1/4 cup butter, room temperature

1 1/2 cups flour

2 1/2 tsp baking powder

Pinch of salt

1 1/2 cups whole-milk ricotta cheese, room temperature

1 1/2 cups sugar

1/3 cup extra-virgil olive oil (good quality)

Zest of 1 orange (I used a tangelo, which was amazing)

1/2 tsp vanilla

3 eggs

1/2 cup dark chocolate chips

olive oil cake

What You Do:

1. Preheat oven to 350F and grease a loaf pan.

2. Mix together (you’re technically supposed to sift, but I am lazy and never ever ever do that) the flour, baking powder and salt in a medium bowl.

3. In a stand mixer set to low speed, beat together butter, ricotta, sugar, olive oil, orange zest and vanilla. Gradually add the dry ingredients and continue to beat for about three minutes. Add the eggs one at a time, beating well after each addition.

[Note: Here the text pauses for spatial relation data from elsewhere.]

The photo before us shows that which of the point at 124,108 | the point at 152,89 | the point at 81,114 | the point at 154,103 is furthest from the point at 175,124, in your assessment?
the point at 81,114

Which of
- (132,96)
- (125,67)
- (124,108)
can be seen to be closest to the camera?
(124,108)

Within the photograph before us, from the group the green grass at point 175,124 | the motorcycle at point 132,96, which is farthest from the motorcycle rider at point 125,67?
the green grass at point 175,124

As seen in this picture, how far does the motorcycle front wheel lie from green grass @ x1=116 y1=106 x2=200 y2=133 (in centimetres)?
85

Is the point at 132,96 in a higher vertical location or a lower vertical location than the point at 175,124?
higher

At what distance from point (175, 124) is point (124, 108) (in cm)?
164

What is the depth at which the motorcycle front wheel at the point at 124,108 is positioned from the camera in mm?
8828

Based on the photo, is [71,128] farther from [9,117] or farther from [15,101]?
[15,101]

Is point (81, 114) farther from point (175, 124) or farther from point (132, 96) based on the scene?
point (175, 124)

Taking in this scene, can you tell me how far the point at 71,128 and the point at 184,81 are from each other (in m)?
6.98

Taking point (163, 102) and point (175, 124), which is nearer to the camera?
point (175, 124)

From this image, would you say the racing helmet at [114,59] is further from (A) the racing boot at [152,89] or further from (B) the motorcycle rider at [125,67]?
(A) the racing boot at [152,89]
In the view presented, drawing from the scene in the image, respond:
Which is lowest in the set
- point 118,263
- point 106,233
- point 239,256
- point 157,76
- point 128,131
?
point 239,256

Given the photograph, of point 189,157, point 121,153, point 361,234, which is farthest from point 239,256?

4. Fold in the chocolate and pour the batter into the greased loaf pan. Bake for about 50-60 minutes, or until a toothpick inserted into the center of the cake comes out clean. Let cool before serving. (Really do your best to let it cool, or the cake will fall apart when you cut into it. I speak from experience here, because I was starving and wanted to try it immediately…and: mini-disaster. I had much better luck with the slices I cut an hour or so later.)

*Because the original recipe was for 8 mini-cakes and this is for one loaf cake, you may end up with slightly more batter than you need. Be sure not to over-fill the loaf pan; about 2/3 of the way up is good.